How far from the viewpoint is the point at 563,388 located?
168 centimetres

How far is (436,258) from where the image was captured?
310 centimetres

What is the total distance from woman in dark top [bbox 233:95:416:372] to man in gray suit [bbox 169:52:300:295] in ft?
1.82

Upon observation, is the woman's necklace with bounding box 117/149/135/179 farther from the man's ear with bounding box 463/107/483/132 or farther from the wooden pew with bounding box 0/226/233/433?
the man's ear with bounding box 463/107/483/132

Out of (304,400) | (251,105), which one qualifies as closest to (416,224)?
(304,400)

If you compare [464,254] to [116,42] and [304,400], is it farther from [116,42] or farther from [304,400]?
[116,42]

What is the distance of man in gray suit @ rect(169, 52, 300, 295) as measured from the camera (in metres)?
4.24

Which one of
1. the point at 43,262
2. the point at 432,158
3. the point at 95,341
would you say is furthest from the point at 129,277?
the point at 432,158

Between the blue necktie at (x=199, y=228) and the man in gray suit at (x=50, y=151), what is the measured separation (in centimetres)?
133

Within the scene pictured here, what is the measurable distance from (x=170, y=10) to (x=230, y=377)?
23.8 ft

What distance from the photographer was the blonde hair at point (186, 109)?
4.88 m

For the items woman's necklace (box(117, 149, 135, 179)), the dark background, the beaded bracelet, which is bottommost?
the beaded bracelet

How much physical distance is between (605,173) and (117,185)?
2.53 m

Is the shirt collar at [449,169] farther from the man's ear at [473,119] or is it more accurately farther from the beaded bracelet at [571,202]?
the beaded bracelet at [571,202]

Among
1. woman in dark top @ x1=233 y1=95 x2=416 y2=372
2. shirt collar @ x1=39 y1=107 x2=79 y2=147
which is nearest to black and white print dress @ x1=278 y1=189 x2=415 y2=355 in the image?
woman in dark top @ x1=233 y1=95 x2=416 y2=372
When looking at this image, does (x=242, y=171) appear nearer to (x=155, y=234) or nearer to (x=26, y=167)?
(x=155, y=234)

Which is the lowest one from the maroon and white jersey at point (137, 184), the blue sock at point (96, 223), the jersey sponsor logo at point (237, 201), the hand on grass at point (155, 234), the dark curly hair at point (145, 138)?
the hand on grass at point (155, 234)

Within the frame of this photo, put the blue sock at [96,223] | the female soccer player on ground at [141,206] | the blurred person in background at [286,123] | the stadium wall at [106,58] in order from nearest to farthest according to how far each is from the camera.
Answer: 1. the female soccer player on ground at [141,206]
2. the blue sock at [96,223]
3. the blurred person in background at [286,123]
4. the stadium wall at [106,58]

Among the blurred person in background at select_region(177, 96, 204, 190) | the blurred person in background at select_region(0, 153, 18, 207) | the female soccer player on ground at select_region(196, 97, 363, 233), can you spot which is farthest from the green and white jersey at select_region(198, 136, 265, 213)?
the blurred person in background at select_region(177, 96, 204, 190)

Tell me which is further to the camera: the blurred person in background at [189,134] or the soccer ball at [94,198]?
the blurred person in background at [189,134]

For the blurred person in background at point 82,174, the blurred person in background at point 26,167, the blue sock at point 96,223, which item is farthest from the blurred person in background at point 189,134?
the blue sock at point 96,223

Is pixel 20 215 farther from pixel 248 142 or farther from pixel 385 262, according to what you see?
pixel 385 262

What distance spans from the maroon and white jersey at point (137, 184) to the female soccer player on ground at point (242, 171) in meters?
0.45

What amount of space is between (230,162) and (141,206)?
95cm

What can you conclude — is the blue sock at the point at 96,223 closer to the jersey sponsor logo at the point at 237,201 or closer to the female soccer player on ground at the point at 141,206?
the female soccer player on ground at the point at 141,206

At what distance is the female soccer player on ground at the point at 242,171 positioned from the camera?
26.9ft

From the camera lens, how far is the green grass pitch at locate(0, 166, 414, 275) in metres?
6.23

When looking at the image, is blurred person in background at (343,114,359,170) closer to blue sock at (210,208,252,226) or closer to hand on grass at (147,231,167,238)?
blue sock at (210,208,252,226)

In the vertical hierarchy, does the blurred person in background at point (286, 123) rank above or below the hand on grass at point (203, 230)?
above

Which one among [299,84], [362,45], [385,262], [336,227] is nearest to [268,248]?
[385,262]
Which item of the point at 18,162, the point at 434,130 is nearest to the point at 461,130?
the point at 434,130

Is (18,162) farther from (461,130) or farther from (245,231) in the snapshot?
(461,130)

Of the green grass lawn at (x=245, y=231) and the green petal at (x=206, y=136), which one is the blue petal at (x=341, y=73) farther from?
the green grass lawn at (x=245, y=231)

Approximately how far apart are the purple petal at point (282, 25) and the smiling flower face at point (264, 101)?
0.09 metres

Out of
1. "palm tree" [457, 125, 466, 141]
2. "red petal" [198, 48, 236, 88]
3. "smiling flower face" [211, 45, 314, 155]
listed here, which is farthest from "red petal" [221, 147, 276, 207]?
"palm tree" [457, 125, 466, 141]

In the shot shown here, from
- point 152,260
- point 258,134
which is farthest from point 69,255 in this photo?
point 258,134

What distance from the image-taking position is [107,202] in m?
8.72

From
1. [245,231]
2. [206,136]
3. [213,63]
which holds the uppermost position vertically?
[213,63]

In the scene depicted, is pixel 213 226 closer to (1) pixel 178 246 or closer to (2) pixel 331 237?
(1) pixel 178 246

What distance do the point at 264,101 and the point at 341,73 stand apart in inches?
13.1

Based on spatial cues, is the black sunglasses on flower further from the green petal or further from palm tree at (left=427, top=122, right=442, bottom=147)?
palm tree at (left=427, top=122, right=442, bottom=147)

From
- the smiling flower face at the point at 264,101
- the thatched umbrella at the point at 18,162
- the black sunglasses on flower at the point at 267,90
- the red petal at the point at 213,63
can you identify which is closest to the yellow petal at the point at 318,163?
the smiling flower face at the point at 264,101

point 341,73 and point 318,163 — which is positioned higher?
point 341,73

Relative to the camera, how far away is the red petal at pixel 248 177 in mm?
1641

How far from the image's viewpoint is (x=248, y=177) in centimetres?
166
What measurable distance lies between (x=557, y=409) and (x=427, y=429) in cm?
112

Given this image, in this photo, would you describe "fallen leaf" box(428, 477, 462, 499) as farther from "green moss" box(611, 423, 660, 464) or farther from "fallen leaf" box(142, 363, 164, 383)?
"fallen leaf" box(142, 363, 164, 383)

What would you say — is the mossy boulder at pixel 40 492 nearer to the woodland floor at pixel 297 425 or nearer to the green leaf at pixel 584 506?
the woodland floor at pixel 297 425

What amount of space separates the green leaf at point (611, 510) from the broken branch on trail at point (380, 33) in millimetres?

━━━━━━

Task instructions -
Your task is to output exactly the lines running from the one with "point 341,73 and" through the final line of the material above, with both ends included.

Response -
point 341,73 and point 318,163 — which is positioned higher?
point 341,73

Relative to the camera, how far away is the red petal at pixel 248 177 in mm?
1641

How far from the image's viewpoint is (x=248, y=177) in centimetres?
166
What measurable distance lies between (x=557, y=409) and (x=427, y=429) in cm?
112

Given this image, in this photo, would you describe "fallen leaf" box(428, 477, 462, 499) as farther from "green moss" box(611, 423, 660, 464) or farther from "fallen leaf" box(142, 363, 164, 383)?
"fallen leaf" box(142, 363, 164, 383)

What would you say — is the mossy boulder at pixel 40 492 nearer to the woodland floor at pixel 297 425 or nearer to the green leaf at pixel 584 506?
the woodland floor at pixel 297 425

What amount of space separates the green leaf at point (611, 510) from the broken branch on trail at point (380, 33) in millimetres?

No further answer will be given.